■ YOUR GOAL
Nothing should be output except the lines from the top of the material below through the line that contains "sigmoid: <bbox>89, 209, 118, 238</bbox>", each exactly as written.

■ ENTRIES SUPPLIED
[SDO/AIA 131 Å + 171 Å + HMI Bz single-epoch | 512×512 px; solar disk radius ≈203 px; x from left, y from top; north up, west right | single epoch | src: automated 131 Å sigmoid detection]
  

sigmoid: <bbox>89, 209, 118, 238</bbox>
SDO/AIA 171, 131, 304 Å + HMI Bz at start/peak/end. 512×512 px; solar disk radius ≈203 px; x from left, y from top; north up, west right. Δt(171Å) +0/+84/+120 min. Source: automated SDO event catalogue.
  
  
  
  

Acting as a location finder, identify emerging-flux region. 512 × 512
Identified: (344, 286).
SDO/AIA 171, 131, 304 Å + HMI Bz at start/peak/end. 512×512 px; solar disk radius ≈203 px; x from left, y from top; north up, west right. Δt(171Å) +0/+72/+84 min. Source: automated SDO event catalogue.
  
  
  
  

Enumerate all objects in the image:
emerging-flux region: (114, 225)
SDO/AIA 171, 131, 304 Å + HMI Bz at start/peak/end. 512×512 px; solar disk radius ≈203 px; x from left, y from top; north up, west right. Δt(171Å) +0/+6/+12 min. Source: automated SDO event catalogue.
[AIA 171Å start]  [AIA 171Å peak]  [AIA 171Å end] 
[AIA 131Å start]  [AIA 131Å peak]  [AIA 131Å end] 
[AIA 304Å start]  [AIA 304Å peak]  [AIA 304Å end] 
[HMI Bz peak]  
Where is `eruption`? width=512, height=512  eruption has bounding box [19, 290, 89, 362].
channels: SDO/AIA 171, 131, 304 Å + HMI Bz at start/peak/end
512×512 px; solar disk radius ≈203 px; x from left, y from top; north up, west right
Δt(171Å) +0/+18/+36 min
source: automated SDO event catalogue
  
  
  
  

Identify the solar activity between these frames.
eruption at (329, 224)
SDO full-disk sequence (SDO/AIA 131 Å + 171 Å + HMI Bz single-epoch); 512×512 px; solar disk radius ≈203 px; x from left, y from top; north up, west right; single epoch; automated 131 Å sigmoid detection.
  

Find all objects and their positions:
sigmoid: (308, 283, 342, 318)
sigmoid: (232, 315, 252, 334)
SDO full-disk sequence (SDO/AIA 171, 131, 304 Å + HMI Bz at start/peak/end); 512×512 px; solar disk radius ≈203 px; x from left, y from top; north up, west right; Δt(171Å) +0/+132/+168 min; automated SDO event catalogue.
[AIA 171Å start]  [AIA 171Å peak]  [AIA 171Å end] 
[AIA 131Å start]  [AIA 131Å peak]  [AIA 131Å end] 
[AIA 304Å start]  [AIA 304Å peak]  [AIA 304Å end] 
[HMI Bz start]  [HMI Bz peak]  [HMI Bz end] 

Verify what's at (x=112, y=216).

■ WORKED SOLUTION
[SDO/AIA 131 Å + 171 Å + HMI Bz single-epoch | 512×512 px; solar disk radius ≈203 px; x from left, y from top; north up, west right | single epoch | src: automated 131 Å sigmoid detection]
  

sigmoid: <bbox>89, 209, 118, 238</bbox>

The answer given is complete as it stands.